## Tasks and exercises:
[1] In the race report below, condense the paragraph beginning "From the very beginning" into a short bulleted list that keeps its main facts.
[2] Reproduce the stretch of the race report below from "Post  Mike MacLellan on" through "a good way.".
[Text section]
Post  Mike MacLellan on Wed Apr 18, 2012 9:37 am

I wanted to make sure I had some distance (multiple possible puns not intended) between myself and Boston before I posted about it, because to be honest, I was a bit disappointed after the race. Maybe not so much with the race, since I actually don't think the race won; I think my brain won. And not in a good way.

From the very beginning, I was fighting negative thoughts. It was too hot, I didn't feel fresh, I was really holding back during the first 5k (8:30s?) and the thousands of people passing me was really discouraging. I knew they'd blow up later, but still. It sucked a little bit to see that happen and not make their mistakes with them.

Not to mention that I quickly realized the potential disaster of dumping water all over myself when I'd, erm, overlooked a few of the finer points with Vaseline. TMI? TMI. So, there was that. Fortunately, solved pretty easily by hiking up my shorts a bit.

I fell into a comfortable groove hovering around 7:50s from miles 3-10, more or less, and that felt good and dandy. Gels were going down, water was going down, but I knew the heat was going to take a toll later. I tried running purely by effort, and that worked, but without having a goal, there wasn't too much motivation going on to help me combat the recurring "this is going to get ugly" mantra.
[/Text section]
[Information supplied]
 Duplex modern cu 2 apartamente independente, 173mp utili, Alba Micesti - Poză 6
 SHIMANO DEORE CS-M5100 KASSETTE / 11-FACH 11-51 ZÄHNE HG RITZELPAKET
[/Information supplied]
## Problem solutions:
[1]
- Negative thoughts were a struggle from the very start.
- It was too hot, and the runner didn't feel fresh.
- The first 5k was run with a lot of holding back, at roughly 8:30 pace.
- Thousands of runners passed, which was discouraging.
- Those runners were expected to blow up later, but it still stung to watch them go by without joining in their mistakes.

[2]
Post  Mike MacLellan on Wed Apr 18, 2012 9:37 am

I wanted to make sure I had some distance (multiple possible puns not intended) between myself and Boston before I posted about it, because to be honest, I was a bit disappointed after the race. Maybe not so much with the race, since I actually don't think the race won; I think my brain won. And not in a good way.